** Start of Quoted text **

The sovereign debt problem is global. The US. Japan and others also owe more than they can repay.

The recent rating downgrade of the US should not distract from the real issue – the quantum of US government debt and the ongoing ability to finance America. US government debt currently totals over $14 trillion.

Commentator David Rosenberg passionately described the problem: “In the past three years…we had the U.S. public debt explode by $5 trillion— the country is 244 years old and over one-third of the national debt has been created in just the past three years. Incredible. The U.S. government now spends $1.60 in goods and services for every dollar it is taking in with respect to revenues which is unheard of — this ratio never got much above $1.20, not even during the previous severe economic setbacks in the early 1980s and early 1990s.

America has been able to run large budget and balance of payments deficits because it had no problems in finding investors in US treasury securities because of the special status of the US dollar are a global reserve currency. In recent years, the Federal Reserve itself also purchased around 70% of issues, under its quantitative easing programs. As foreign investors, especially China, become increasingly skeptical about the ability of the US to get its economy into order, the ability of America to finance itself is not assured.

Japan’s government debt to Gross Domestic Product (“GDP”) is over 200%. Tax revenues are less than half its outgoings, the remainder must be borrowed. The world’s largest saving pool has allowed Japan to manage till now. An ageing population and a related slowing in its saving pool will make it increasingly difficult for Japan to finance itself in the future.

China’s headline debt to GDP ratio of 17% (around $1 trillion) is misleading. If local governments, its state controlled banks, state owned enterprise, and other government supported debt are included, then debt levels increase to 60% ($3.5 trillion), compared to America’s 93% of GDP. Some commentators argue that China’s real level of debt is far higher in reality, well above 100%.

At best, governments will cut spending or raise taxes to stabilize government debt as public-sector solvency becomes the priority. Reduction in government spending will slow growth, making the task of regaining control of government finances more difficult. This may require deeper cuts in governments spending and ever higher taxes, miring the developed world in low growth for a protracted period.

At worst, some governments overwhelmed by their debts will default, causing a major disruption in financial markets, perhaps setting off a deep global recession.

Unreal economies…

Government actions affected the financial economy far more than the real economy. Low interest rates boosted financial asset prices, while underlying economic activity remained weak.

** End of Quoted text **
** Start of Data excerpt **

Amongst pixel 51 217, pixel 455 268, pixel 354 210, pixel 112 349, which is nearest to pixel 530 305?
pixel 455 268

** End of Data excerpt **

Pick up the passage on global government debt after its last sentence and continue writing it.

Having shrunk by over 12% in 2008 and 2009, American output has yet to re-attain its 2007 peak. On a per-person basis, inflation-adjusted basis, output stands at virtually the same level as in the second quarter of 2005 – in effect America has stood still for six years. The same is true of many countries.

Given consumption is 60-70% of individual developed economies, unemployment, under employment and lack on income growth will reduce growth.

In the four years since the recession began, the US civilian working-age population has grown by about 3% but the economy has 5% fewer jobs — 6.8 million jobs. The real unemployment rate – people without work, people involuntarily working part time, people not looking for work because there is none to be found – is around 15-20% in the US. Long-term unemployment has left millions of people out of work with poor prospects of finding jobs.

Americans in work are generally working less and, adjusted for inflation, personal income is down, not counting payments from the government like unemployment benefits. American household income has declined since the recession began in December 2007, falling to $49,445 in 2010, a total 6.4% decline.

According to latest figures, the number of American families living in poverty rose 2.6 million to 46.2 million, the largest increase since Census began keeping records 52 years ago. Income falls were particularly large for the less well off.

In 2010, the bottom fifth of households that make $20,000 or less saw their incomes decline 3.8% after inflation.

Poor people, minorities were hit hardest. According to the National Women’s Law Center, the poverty rate for women climbed to 14.5% in 2010 from 13.9% in 2009, the highest level in 17 years. The extreme poverty rate for women jumped to an all-time high of 6.3% in 2010 from 5.9% in 2009. The poverty levels have reached the highest levels in over 15 years.

The same is true in Europe where the average official unemployment is above 10%. In many countries like Greece, Ireland, Portugal and Spain, unemployment is around 20%, youth unemployment is around 40-50%, as the economies have shrunk by 10-20%. Understandably, consumer spending is weak.

Key sectors, which employ workers, such as housing are frozen. In the US, housing starts are running around 400,000 to 600,000 units annually well below the level of the 1960s, down a staggering 70%+ from the peak and 50%+ from more normal levels.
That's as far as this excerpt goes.